“A rain on wheat that's ready to harvest can lower the test weight, which will cause the wheat to weigh less per bushel and lower the yield,” he said. “As thin as this wheat in our fields is, it should only have a minor effect on the overall yield, but the test weight and the quality will be less.”
Adapting with time
Through the years, the Gammill family has raised crops and cattle. In 1995, David Gammill got into the insurance business. In 2006, he bought into an agency at Grandfield. His son helps him run that. They are examples of families who use off-farm incomes to help them remain on the farm. That's where they want to stay.
“The older I get, the more I appreciate my childhood,” Josh Gammill said. “Even the days that I didn't like working and wanted to go do something else, I'm glad I was here, doing this.”
What are the estimates for this year's Oklahoma wheat crop?
“Well, that depends on who you talk to, ranging from 100 million-bushel crop down to some are estimating below 70 million bushels,” Hodges said. “My estimate is not as low as 70 million, but I'm on the lower side of that range.”

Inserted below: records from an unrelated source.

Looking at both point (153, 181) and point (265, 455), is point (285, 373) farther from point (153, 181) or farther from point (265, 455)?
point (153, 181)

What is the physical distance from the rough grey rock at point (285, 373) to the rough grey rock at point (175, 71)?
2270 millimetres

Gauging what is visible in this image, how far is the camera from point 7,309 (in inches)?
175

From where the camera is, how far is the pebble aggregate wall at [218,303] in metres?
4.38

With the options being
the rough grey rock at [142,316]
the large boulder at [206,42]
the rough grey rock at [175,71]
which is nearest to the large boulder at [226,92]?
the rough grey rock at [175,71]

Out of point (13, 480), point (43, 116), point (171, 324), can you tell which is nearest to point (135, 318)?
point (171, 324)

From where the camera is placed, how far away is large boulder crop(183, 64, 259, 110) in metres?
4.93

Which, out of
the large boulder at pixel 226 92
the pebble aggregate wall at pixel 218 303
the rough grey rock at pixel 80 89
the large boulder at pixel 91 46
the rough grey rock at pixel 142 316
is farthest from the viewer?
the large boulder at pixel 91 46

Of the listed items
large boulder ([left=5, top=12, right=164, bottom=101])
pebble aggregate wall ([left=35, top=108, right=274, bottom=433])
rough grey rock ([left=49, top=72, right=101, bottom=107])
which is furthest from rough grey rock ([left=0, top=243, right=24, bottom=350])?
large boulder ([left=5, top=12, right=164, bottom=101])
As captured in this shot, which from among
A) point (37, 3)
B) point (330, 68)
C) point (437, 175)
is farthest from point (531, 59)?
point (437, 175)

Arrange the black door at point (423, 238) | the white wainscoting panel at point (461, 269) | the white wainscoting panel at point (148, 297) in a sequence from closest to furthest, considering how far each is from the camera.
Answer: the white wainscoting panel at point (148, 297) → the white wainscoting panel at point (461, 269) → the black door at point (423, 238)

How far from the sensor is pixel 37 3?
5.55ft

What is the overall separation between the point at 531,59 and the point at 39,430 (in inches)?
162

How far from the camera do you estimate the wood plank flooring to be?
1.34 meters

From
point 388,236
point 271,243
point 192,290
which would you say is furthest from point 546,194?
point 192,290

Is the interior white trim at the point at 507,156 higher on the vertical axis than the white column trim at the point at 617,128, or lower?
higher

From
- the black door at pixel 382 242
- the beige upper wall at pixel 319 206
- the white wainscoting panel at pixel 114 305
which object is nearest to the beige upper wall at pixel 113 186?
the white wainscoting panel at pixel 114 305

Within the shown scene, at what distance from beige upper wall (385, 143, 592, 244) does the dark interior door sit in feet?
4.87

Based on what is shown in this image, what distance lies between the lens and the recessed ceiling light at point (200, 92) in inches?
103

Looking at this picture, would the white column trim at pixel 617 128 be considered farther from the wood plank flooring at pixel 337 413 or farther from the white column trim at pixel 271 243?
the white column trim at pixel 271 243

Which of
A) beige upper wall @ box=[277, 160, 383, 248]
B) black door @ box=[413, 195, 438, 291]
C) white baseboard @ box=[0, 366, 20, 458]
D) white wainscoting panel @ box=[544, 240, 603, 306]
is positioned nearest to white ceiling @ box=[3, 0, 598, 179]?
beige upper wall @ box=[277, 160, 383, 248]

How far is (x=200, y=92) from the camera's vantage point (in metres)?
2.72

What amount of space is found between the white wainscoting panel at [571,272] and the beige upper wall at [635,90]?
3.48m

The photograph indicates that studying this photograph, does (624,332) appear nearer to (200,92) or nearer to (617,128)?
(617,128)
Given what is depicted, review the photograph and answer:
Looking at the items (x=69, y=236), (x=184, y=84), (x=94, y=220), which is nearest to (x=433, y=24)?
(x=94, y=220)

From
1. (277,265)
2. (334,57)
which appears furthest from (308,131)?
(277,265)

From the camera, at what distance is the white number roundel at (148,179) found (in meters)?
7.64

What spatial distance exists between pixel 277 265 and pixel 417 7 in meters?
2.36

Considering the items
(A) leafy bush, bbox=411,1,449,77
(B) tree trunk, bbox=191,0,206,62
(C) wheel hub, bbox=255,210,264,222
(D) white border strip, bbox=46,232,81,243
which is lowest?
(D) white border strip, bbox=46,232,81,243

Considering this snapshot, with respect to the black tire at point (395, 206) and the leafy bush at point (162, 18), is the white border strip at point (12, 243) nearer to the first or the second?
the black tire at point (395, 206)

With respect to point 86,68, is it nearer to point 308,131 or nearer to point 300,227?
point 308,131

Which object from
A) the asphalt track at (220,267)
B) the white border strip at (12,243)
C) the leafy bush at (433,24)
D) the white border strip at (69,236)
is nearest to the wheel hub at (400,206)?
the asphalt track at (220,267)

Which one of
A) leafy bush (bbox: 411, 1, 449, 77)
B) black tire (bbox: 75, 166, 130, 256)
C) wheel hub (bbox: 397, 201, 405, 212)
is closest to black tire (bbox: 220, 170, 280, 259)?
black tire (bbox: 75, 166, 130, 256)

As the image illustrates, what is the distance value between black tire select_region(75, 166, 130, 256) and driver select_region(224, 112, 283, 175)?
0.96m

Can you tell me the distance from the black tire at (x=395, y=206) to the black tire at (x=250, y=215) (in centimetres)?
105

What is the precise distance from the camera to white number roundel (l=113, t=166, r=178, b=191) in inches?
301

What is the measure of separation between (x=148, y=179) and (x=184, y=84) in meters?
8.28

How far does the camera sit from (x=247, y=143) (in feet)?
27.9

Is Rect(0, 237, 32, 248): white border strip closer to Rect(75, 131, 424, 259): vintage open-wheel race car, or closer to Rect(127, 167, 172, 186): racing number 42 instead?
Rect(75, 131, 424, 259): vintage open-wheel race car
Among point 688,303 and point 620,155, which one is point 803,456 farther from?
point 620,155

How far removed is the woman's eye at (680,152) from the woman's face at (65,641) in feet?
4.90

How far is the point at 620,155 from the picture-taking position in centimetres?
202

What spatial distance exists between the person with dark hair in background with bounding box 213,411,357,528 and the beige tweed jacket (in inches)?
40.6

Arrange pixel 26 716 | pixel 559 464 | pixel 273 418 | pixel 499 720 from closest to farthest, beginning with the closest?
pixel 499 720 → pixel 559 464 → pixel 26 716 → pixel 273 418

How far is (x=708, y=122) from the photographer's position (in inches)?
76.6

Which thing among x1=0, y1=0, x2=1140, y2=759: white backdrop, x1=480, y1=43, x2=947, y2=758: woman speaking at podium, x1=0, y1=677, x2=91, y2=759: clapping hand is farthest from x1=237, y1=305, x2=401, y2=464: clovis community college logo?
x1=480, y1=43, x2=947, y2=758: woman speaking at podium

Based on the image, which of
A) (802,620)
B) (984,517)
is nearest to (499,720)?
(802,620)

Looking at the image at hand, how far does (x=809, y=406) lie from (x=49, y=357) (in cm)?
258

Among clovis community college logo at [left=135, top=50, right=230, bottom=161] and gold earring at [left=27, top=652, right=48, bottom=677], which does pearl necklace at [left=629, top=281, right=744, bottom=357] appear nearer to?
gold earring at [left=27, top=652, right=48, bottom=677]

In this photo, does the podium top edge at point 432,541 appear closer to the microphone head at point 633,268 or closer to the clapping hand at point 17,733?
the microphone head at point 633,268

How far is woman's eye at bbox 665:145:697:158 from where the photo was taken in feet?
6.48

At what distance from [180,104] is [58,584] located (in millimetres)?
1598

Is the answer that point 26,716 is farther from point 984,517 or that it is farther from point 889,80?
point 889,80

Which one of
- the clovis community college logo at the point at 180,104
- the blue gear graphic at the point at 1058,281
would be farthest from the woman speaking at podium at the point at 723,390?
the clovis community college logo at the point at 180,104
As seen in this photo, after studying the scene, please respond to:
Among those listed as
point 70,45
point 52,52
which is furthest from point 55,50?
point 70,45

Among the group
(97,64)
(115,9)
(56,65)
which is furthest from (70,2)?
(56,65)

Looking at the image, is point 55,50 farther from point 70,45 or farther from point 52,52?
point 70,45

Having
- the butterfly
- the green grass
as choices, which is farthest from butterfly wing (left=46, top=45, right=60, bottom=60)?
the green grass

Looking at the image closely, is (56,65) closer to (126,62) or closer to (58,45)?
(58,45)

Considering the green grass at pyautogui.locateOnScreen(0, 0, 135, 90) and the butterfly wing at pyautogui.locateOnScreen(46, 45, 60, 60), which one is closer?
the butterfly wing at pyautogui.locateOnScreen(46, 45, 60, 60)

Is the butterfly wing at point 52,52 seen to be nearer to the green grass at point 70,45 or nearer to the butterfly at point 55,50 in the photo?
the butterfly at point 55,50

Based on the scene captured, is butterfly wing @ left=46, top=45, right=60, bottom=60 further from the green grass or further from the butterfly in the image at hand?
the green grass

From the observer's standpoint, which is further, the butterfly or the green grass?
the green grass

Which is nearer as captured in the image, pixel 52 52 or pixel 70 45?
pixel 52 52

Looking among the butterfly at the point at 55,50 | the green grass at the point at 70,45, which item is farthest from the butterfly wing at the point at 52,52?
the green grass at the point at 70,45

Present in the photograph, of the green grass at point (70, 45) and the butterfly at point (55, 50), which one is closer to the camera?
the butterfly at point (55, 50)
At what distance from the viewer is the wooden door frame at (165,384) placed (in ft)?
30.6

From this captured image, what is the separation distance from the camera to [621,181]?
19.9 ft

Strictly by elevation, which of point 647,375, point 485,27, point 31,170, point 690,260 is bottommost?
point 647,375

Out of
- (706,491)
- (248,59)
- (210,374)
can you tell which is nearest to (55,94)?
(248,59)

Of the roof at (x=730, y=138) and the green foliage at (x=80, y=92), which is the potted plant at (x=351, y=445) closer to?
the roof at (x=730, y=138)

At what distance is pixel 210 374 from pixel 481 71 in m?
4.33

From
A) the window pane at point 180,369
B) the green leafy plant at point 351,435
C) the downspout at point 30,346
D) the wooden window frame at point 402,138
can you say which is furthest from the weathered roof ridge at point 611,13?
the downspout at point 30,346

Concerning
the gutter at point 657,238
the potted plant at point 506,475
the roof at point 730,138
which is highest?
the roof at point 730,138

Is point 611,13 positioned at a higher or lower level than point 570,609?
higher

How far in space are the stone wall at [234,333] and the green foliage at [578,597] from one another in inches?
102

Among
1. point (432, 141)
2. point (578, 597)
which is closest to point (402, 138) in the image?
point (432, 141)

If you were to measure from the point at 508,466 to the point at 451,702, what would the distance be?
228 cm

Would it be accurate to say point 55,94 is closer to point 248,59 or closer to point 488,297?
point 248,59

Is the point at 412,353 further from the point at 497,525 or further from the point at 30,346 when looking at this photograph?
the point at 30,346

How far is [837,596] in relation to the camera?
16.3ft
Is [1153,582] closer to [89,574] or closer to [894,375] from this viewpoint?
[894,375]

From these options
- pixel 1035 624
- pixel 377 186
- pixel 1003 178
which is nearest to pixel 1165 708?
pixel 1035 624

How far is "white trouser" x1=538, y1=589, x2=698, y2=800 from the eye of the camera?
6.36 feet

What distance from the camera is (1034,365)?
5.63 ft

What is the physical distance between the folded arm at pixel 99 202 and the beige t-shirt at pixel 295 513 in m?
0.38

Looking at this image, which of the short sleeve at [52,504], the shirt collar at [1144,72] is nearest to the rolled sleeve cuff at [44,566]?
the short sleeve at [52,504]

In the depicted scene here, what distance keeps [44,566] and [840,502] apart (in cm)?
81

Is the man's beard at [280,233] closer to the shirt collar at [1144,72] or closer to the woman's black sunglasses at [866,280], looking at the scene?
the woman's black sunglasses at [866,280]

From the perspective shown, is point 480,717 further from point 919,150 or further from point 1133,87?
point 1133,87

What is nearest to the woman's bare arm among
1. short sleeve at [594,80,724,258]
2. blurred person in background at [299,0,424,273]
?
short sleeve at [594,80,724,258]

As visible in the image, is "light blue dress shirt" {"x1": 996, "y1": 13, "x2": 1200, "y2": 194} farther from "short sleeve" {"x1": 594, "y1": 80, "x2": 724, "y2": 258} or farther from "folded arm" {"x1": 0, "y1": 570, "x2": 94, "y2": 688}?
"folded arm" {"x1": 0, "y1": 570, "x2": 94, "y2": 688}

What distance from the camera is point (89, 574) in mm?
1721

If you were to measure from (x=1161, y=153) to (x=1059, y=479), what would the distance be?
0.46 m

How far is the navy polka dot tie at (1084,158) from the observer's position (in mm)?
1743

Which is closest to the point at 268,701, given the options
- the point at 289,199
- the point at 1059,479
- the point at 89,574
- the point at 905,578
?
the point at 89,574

Hodges, 59, said the five-year average in Oklahoma is 118 million bushels of wheat.
“But within that 118 million there's years with 70-plus million, there's last year with 154 to 155 million, so there's a very wide range in there,” he said. “If you think back 10 or 15 years, the long-term average was 160 million bushels in the state. But now there are less planted acres. This year, there's going to be a lot less harvested acres.”
In a back office of Co-op Services Inc. grain elevator in Lawton sits General Manager Charlie Swanson. He talks about how the freeze hurt a crop already battered by drought. Then some of his producers received hail damage.
“I think we'll be lucky to take in a third of what we did last year,” said Swanson, 63. “We'll probably be close to 50 percent of an average crop, but we're thrilled to get that much after what we've been through.”
The drought's effects don't necessarily end when rains come. And a lesser crop will have ripple economic effects, Swanson said.
“It even affects our business down the road because people won't buy as much fertilizer,” he said. “They won't have the money to buy it like they do when they make a good crop.”
Josh Gammill's presence at the wheel of the combine is an economic decision. Because they anticipated a small crop, the Gammills didn't think they could justify paying for custom harvesters. That, in turn, can affect communities where expenses by crews can include diesel, food, rooms and other necessities for life on the road.
As the combine behind him makes another round in the wheat field, David Gammill says:
“We're optimistic I guess. You just hope you get one of those good years often enough so you can still pay the bills.”